If $\alpha$ and $\beta$ are cardinal numbers such that $0\neq \beta \leq \alpha$ and $\alpha$ is infinite, then $\alpha\beta=\alpha.$
Sketch: Let $A$ be an infinite set with $|A|=\alpha$ and let $\mathcal{F}$ be the set of all functions $f:X\times X\rightarrow X,$ where $X$ is an infinite subset of $A$. We can show that $\mathcal{F}\neq \emptyset.$ Partially order $\mathcal{F}$ by extension and use Zorn's Lemma to obtain a maximal element $g:B\times B\rightarrow B.$ To complete the proof we shall show that $|A|=|B|=\alpha.$
Suppose $|A-B|>|B|.$ Then there is a subset $C$ of $A-B$ such that $|C|=|B|.$ Verify that $|C|=|B|=|B\times B|=|B\times C|=|C\times B|=|C\times C|$ and that these sets are mutually disjoint.
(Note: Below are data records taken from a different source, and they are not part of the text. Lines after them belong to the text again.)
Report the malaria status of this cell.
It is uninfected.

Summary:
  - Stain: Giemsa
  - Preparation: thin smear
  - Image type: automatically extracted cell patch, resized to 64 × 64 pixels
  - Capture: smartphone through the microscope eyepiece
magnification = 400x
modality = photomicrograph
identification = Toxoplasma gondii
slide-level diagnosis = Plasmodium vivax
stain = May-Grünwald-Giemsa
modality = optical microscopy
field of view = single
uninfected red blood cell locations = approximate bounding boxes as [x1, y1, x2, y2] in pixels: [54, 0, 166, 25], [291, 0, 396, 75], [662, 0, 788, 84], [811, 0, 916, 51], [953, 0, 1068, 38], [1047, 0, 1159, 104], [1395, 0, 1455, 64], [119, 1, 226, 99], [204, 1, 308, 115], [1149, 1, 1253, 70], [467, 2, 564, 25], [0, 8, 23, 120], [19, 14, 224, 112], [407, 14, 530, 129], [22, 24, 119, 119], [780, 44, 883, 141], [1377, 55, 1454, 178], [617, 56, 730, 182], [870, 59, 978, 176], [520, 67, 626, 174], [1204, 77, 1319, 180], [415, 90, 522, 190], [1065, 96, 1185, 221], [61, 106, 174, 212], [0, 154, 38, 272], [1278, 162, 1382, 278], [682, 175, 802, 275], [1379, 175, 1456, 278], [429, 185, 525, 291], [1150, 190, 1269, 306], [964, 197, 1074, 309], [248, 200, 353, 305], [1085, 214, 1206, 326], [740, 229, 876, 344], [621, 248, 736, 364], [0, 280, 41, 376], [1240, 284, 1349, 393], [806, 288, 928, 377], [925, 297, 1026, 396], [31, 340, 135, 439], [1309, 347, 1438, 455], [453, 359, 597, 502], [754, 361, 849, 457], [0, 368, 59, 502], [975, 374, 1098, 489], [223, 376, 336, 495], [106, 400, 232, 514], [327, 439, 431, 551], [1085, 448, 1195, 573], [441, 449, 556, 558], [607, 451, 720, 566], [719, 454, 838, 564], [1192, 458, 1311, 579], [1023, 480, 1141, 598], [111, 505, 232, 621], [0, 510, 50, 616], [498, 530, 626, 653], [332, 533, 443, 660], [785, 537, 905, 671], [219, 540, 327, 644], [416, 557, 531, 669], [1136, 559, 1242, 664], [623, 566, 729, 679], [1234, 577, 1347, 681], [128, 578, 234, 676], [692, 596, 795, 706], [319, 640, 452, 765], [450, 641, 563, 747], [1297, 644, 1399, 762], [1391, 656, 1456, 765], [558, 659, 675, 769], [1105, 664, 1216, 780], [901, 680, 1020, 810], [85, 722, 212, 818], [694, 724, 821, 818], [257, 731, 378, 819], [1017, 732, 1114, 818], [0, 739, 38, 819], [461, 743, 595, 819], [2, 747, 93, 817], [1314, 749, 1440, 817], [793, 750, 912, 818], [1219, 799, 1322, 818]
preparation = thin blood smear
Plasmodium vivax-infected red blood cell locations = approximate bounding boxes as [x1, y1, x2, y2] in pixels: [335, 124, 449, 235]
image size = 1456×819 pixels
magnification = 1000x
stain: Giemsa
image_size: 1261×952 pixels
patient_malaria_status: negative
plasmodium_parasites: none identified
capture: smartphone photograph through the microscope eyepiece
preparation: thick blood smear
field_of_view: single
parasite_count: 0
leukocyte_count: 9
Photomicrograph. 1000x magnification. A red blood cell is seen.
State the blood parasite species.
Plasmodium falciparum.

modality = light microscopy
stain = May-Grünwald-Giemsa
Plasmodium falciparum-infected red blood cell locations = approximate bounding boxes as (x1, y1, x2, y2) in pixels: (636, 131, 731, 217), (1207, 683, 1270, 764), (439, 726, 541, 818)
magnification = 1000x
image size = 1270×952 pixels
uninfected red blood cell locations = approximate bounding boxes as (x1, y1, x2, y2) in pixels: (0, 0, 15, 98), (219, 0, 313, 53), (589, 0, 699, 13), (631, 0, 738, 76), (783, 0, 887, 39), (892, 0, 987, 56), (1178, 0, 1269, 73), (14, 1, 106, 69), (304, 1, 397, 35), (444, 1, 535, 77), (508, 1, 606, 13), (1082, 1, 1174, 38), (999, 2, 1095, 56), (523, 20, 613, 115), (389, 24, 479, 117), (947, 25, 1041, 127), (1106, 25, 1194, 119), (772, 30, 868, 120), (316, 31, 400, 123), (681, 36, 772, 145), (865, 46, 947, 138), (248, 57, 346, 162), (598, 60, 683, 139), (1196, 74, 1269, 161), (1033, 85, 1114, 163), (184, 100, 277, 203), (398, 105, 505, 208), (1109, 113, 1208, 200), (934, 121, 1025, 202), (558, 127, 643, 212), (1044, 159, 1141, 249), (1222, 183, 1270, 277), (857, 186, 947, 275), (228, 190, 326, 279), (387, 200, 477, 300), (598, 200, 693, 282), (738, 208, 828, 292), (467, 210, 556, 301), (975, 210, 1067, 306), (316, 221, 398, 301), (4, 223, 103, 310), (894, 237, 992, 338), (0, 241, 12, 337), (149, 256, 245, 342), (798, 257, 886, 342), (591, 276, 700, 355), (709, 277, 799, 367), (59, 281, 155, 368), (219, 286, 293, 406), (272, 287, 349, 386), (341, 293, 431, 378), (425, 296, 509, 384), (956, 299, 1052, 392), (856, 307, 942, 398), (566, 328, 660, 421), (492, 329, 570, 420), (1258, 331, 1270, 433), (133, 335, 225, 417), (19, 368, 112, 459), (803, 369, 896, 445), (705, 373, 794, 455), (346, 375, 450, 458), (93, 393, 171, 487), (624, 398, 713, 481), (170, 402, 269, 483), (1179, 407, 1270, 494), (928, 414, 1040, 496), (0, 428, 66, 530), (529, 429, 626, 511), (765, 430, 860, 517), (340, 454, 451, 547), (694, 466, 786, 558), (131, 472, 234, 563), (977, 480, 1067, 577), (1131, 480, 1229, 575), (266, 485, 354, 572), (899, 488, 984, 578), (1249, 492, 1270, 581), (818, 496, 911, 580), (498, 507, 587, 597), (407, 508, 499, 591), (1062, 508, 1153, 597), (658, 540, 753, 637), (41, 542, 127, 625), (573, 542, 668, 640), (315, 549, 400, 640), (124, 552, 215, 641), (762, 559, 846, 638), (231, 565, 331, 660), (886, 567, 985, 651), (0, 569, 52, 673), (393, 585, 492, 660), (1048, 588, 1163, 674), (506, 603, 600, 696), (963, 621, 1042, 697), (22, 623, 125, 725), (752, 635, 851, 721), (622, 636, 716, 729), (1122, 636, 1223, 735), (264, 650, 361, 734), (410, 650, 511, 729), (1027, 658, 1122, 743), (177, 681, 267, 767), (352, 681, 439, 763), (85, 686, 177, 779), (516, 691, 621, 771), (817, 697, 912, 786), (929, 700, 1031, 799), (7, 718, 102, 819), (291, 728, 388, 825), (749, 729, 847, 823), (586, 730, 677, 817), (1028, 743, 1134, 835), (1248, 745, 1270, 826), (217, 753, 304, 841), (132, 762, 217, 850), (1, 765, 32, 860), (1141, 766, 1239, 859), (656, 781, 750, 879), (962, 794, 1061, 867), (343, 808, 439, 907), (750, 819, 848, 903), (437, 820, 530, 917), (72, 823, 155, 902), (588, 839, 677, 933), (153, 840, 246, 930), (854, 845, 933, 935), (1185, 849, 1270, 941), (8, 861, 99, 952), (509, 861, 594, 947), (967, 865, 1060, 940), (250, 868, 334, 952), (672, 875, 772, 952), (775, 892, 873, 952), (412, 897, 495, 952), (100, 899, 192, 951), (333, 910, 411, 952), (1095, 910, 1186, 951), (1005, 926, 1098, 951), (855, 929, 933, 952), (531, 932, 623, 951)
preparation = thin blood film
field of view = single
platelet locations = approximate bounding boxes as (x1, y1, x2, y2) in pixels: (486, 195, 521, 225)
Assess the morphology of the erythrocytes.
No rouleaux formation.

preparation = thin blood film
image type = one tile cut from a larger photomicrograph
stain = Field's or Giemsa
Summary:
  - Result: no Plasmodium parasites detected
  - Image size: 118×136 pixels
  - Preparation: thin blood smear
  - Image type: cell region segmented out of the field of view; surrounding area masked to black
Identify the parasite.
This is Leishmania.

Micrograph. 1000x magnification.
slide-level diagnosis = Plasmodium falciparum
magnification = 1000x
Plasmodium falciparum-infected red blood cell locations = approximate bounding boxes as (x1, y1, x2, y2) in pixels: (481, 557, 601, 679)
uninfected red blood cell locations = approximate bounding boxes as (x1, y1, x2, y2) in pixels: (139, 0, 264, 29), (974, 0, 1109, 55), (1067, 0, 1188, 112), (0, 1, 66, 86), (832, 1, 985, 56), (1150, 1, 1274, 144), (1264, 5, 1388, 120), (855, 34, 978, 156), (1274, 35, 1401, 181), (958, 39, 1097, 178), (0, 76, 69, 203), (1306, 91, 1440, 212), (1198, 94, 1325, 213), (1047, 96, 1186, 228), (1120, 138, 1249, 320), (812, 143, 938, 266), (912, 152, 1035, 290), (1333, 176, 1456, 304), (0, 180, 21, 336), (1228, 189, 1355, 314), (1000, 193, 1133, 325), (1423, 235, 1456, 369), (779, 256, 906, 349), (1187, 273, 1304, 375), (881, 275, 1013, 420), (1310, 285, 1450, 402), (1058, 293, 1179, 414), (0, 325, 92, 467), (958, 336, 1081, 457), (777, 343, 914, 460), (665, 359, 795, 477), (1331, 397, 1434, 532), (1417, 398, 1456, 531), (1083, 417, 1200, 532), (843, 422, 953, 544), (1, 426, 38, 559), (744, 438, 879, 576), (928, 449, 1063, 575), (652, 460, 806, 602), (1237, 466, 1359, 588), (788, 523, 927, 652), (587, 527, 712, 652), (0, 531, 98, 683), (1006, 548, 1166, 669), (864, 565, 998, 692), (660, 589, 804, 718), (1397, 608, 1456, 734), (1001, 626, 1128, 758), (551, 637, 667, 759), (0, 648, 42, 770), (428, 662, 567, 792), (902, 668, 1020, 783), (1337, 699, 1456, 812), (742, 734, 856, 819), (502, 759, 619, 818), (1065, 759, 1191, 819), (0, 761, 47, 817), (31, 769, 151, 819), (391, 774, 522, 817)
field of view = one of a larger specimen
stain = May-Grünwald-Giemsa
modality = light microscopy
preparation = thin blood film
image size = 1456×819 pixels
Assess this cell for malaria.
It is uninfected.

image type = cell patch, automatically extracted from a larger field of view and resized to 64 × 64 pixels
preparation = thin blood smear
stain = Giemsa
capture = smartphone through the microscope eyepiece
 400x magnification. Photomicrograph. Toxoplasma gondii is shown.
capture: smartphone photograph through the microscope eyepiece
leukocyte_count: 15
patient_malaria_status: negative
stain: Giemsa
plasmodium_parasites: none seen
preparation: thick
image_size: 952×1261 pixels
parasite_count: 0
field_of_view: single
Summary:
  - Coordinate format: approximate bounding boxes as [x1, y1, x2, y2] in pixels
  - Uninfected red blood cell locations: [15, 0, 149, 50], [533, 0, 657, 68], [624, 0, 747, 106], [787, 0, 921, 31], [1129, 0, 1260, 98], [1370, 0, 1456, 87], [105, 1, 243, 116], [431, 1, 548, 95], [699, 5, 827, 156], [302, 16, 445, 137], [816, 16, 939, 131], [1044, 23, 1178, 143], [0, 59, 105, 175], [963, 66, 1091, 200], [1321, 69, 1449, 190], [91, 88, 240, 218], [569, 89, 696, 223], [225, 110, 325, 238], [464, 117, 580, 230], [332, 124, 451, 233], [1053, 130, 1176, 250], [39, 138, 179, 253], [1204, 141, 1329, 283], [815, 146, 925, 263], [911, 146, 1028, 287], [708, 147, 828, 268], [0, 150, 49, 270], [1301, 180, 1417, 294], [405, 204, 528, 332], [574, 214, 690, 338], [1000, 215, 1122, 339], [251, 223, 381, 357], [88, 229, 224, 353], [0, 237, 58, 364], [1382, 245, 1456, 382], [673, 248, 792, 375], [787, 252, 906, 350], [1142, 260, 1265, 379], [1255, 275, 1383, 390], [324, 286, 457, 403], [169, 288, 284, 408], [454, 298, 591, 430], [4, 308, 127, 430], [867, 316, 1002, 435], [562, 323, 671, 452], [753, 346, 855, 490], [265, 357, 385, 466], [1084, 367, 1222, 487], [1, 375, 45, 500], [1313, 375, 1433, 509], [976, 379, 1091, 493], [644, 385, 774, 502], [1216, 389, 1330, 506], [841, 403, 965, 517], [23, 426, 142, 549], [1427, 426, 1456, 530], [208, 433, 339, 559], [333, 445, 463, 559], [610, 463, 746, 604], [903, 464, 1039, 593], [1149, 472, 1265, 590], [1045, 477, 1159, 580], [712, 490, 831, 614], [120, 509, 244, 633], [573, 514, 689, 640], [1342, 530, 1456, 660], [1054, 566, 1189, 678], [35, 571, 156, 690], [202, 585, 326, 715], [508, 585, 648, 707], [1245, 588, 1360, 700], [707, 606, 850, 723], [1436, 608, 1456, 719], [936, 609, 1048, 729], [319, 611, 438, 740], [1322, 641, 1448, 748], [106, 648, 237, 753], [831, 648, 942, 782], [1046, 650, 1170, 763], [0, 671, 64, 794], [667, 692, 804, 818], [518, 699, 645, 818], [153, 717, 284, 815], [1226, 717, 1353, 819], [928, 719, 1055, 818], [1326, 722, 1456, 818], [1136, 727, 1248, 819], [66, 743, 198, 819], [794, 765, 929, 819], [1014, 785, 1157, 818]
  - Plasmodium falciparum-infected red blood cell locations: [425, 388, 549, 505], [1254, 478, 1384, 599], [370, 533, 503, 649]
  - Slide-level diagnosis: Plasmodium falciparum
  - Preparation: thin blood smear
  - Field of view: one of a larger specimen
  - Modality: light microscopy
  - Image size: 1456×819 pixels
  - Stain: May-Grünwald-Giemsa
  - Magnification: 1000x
Consequently we have
$|(B\cup C)\times (B\cup C)|=|B\times B|+ |B\times C|+ |C\times B|+ |C\times C|=(|B|+|B|)+(|C|+|C|)=|B|+|C|=|B\cup C|.$
Then there is a bijection $h: (B\cup C)\times (B\cup C)\rightarrow B\cup C.$ He says that contradicts the maximality of $g$ in $\mathcal{F}.$
Why? What is the relation between $h$ and $g$?
I know that $B$ is a subset of $B\cup C$, but I should show that $h|B=g.$ Right?